Containers don't have sudo by default, so package updates run from the host via incus exec:

# Update a single container
incs -u my-project

# Update all agent-incus managed containers
incs -ua

incs -ua starts stopped containers, updates them, then stops them again. Containers that were already running are left running. Only containers tagged with user.managed-by=agent-incus (set automatically during incs -i) are updated. Non-Debian containers are skipped.
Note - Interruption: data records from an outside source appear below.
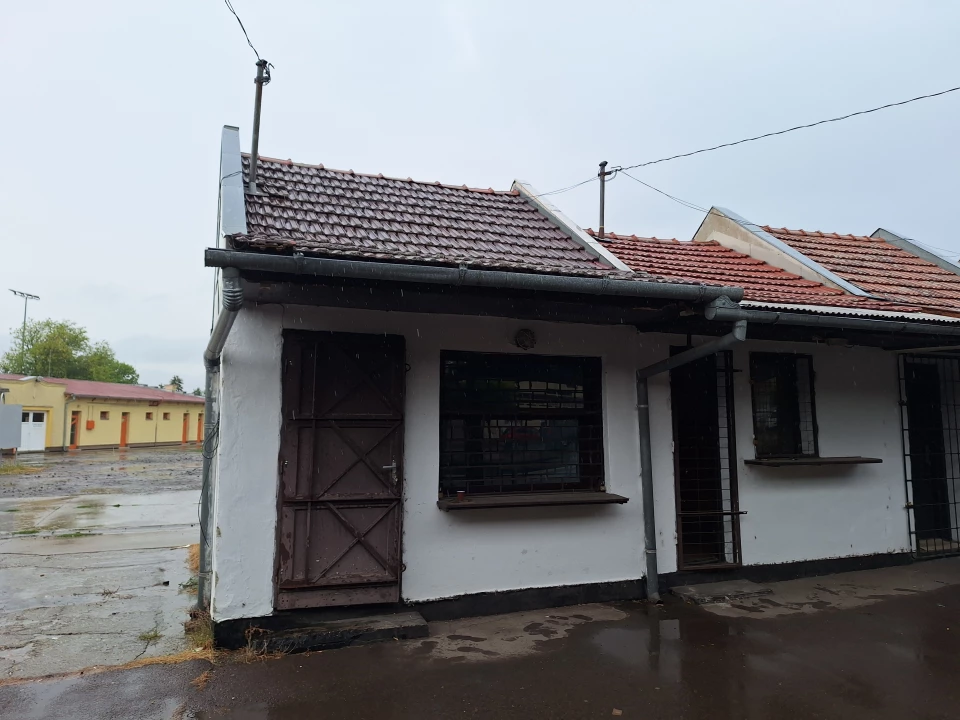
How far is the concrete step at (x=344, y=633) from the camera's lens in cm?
434

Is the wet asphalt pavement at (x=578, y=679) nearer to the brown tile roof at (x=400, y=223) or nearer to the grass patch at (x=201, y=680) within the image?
the grass patch at (x=201, y=680)

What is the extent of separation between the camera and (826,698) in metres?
3.70

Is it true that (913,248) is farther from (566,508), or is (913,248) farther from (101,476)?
(101,476)

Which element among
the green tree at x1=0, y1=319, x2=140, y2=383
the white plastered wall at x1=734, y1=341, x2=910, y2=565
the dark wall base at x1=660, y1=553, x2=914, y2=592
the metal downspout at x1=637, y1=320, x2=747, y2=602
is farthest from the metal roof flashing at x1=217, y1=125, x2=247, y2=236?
the green tree at x1=0, y1=319, x2=140, y2=383

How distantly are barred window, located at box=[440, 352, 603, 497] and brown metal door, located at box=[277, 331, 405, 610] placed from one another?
62cm

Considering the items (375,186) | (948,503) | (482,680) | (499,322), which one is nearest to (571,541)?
(482,680)

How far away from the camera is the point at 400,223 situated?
5984mm

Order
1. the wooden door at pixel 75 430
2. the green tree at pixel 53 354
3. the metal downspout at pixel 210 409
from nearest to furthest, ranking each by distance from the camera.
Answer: the metal downspout at pixel 210 409 < the wooden door at pixel 75 430 < the green tree at pixel 53 354

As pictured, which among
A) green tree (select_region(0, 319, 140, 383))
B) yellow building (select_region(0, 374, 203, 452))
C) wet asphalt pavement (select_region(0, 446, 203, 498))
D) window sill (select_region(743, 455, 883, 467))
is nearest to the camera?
window sill (select_region(743, 455, 883, 467))

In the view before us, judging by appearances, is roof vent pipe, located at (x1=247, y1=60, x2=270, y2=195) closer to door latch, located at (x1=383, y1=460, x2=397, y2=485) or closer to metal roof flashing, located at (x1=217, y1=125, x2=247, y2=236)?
metal roof flashing, located at (x1=217, y1=125, x2=247, y2=236)

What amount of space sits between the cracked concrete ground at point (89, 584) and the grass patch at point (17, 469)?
8.52 metres

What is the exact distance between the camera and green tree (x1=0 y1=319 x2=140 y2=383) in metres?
48.9

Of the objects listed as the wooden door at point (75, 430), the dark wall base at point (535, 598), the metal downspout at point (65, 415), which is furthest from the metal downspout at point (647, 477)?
the wooden door at point (75, 430)

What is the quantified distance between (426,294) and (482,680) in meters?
2.79
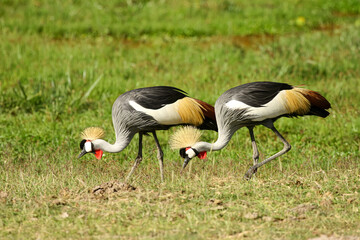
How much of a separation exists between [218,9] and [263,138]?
24.8 ft

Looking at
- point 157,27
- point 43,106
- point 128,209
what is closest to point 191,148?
point 128,209

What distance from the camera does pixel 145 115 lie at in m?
5.97

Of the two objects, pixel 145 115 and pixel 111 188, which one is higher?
pixel 145 115

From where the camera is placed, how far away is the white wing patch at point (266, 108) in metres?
5.85

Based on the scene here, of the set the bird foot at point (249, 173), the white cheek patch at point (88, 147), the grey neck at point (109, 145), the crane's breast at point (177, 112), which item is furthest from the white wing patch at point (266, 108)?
the white cheek patch at point (88, 147)

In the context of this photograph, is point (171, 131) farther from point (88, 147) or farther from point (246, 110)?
point (246, 110)

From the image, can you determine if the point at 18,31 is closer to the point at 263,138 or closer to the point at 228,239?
the point at 263,138

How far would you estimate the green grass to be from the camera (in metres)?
4.72

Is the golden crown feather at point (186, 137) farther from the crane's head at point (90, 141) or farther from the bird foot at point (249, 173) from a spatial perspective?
the crane's head at point (90, 141)

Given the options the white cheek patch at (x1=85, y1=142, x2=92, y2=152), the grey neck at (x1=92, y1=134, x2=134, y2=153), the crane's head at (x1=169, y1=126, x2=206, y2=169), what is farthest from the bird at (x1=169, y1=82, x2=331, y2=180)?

Logs are written to ~/.local/state/incs/logs/ and cleaned up on success.

Scheduled Updates

Install a daily cron to update all containers automatically:

incs cron install         # Daily at 7pm (default)
incs cron install 3       # Daily at 3am
incs cron status          # Show current schedule
incs cron remove          # Remove the cron

Failure Notifications

If an update fails, you'll see a notification the next time you open a terminal:

⚠️  incs update failed (2026-04-11 19:00): avex mix-claude
   Run 'ls ~/.local/state/incs/logs/' to see logs

To enable this, add the notification hook to your shell:

incs notify-snippet >> ~/.zshrc

Snapshots

Capture environment state for rollback:

incus snapshot project-dev before-refactor
incus restore project-dev before-refactor
incus info project-dev   # list snapshots

Runtime Management

Containers come with mise pre-installed. Install runtimes per-project:

cd /workspace
mise use python@3.12 node@20

Or add a mise.toml to your project — incus.init runs mise install automatically if one exists.

Linux Gotchas

Firewall (UFW)

If UFW is enabled on the host, its default DROP policy will block traffic on the Incus bridge. See the Incus firewall documentation for setup instructions. The things you'll need to allow:

  • DHCP + DNS — containers need these to get an IP address and resolve names
  • Outbound forwarding — containers need a route through the host to reach the internet. Optionally, if you use --proxy, the proxy port on the host must also accept connections from the bridge

IPv6

If your host doesn't have IPv6 internet, disable it on the bridge:

incus network set incusbr0 ipv6.address none

Without this, containers get an IPv6 address from Incus and prefer it (per RFC 6724). The symptom is confusing: ping works (resolves to IPv4) but apt-get update hangs trying to reach mirrors over IPv6.